From a young age, Vaughn has been fascinated with building things. He was born in St. Louis, where his father worked on an assembly line, producing cars for Ford. When Vaughn was 12, his father transferred over to Ford’s new factory in Milpitas (now the Great Mall of America) and the family moved to the South Bay. When he graduated from Campbell High School in 1981, Vaughn was determined to be self-supporting. His parents had divorced shortly after the move west, and his mother was raising five kids on her nurse’s aide salary. He studied accounting at San Jose State University by night and worked full-time in the finance department for the video game company Atari. He also had good memories of visiting an uncle who was a firefighter in Mississippi, so when an opportunity came up to apply for the fire service, he took the test. Around the same time Atari ran into financial difficulties, the chief of the Milpitas Fire Department gave him a call. He took the job and quickly moved up the ranks, eventually becoming battalion chief. In 2013, after 30 years on the job, Vaughn retired from the fire service.
But he didn’t stop working. Early on in his career, he took advantage of the downtime built into the firefighter schedule—10 24-hour shifts a month—to develop other hobbies. Initially, Vaughn restored Porsches for fun and profit (he currently owns a 1959 356 coupe and a 1994 911 Speedster convertible).
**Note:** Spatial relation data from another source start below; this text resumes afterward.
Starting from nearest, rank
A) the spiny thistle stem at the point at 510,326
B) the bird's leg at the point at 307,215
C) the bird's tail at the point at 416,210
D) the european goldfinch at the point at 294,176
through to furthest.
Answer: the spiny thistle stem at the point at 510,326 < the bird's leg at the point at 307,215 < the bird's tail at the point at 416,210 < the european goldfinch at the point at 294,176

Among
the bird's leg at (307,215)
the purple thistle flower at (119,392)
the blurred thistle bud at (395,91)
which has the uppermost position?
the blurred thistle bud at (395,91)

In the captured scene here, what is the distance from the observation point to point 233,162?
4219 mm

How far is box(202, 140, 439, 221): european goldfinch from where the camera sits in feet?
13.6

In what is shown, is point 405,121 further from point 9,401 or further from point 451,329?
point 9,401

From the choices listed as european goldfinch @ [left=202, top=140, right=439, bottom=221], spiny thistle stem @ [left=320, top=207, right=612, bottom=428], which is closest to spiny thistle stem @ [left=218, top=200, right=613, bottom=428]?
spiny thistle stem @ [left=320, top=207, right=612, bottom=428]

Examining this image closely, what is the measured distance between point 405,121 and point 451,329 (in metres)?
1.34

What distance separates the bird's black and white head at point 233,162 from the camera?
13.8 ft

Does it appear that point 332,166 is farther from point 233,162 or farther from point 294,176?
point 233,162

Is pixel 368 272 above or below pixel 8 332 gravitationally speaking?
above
Starting in 1986, he decided to tackle a different type of fixer-upper: He bought his first home, a 1950s ranch in Campbell with serious termite damage but an appealing price of $150,000. Though he knew nothing about house construction, he taught himself what needed to be done with a stack of VHS tapes, how-to books and the help of family and friends. When he ended up with the nicest house on the block, he looked for a new project in a better location. “The guys at work thought I was crazy because I was spending $300,000 on a two-bedroom, one-bath, 880-square-foot house in Los Altos, and they had bought these big houses out in the [Central] Valley, like in Manteca,” he says. He gutted the house completely and rebuilt it, selling it two years later for nearly $600,000.
As his side business grew, he learned to look for homes that were undervalued based on comps—similar houses in the neighborhood—then evaluate how much money, work and time it would take to get them up to scratch. So far, he hasn’t lost money on any of the properties he’s invested in. But he also notes that, without a family to support, he’s been able to take on a lot more risk. He’s also comfortable adapting to circumstances: After the firefighters were done with their rescue drills in that house in Los Altos, he lived in an old trailer in the driveway for a year while overseeing the construction of a new seven-bedroom Mediterranean villa on the property. For Vaughn, the goal is to just have a steady business building a few really nice homes at a time. Says Swatt, “The next house we’re designing has superlong cantilevers that soar into the sky and is like, ‘Look, Ma, no hands!’ and Melvin says, ‘Let’s go for it!’ His enthusiasm hasn’t diminished over the years. You can see the sparkle in his eyes.”